Tony – always Tony to me – was an indefatigable name-dropper. He peppered even the most inconsequential conversations with references to celebs he knew, literary, political and social. The odd thing was that, while he obviously hoped to impress, he was at the same time tickled pink by the range and depth of his Rolodex. He was, after all, a Lancashire lad, empowered by his three years at Oxford, during which, while translating Greek drama, he edited Isis and was the first to publish the rapscallionally Chris Hitchens.
Just months ago, having belatedly read his autobiography, Based on a True Story, I tried to get back in contact, but failed. He’d probably changed his email address and took no interest in his lingering Facebook presence. But I suspect he also felt diminished by his stroke and wouldn’t have wished me to see him in his reduced circumstance.

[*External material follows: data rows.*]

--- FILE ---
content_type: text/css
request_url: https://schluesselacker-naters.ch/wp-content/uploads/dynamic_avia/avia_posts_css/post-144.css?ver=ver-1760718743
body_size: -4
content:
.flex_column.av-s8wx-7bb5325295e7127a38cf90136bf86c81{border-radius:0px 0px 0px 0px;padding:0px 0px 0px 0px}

It was “Tone” who put together The Last Paragraph, a collection of Blundy’s journalism published a year or two after his death. A number of the pieces he chose were very funny, especially if they were about Ronald Reagan and his circle, written from Washington. Others, while sharply observed, have not aged well. The various small wars and insurrections that took up so much of his time in the eighties hold little resonance today, and Tony confided in me that he was surprised by how little of his close friend’s output had stood the test of time.
But such is journalism, and such is life. Very few of us stand the test of time.
My memories of Blundy center entirely on his outsize personality. If it is possible to be literally larger than life, that was him. I enter in evidence an image of him in his room in Belfast’s Europa Hotel working on a story featuring his encounter earlier that evening with a notorious Provisional IRA killer. As he typed, drinking from a copiously supplied glass of whiskey, there came a violent knock on the door. A woman’s voice from the corridor begged “David” – always David to his myriad conquests – to let her in as she had assumed he would spend the night with her. But “David” was having none of it. “Go away!” he shouted, or words to that effect. “I’m working.” The noise off continued for several minutes before fading into muttered imprecations.
The last time I spoke to Blunders – as I sometimes thought of him – was a week or so before he was shot. I hadn’t seen him for at least three years and was somewhat miffed when I came across him in the snug of the Groucho Club around midnight talking to our mutual friend Patrick Cockburn. I didn’t know he was home and felt slighted. But a week later, the phone rang. It was Blundy, back in Washington, full of apologies. He was about to leave for San Salvador, he told me, but looked forward to seeing me again soon. He spoke of his fears of growing old (he was 44) and asked me, with a note, I thought, of quiet desperation, about how one went about creating a pension pot.
I heard his voice one last time, on his answer machine. I was in New Delhi covering the Indian general election for the Sunday Times and had just seen on CNN that he had been shot and was in a critical condition. On a mindless impulse, I called his number in Washington and listened as he told me, tinnily, that he was out of town on assignment but would get back to me when he got my message. I left no message and, needless to add, he didn’t call.
And now Tony, or Tone – or Anthony Holden as his obituarists would have it (how he would have loved a knighthood!) – is gone as well. He and Blundy had very little in common other than talent, boundless energy and an unputdownable love of life. Their differences were as nothing compared to these. I miss them both.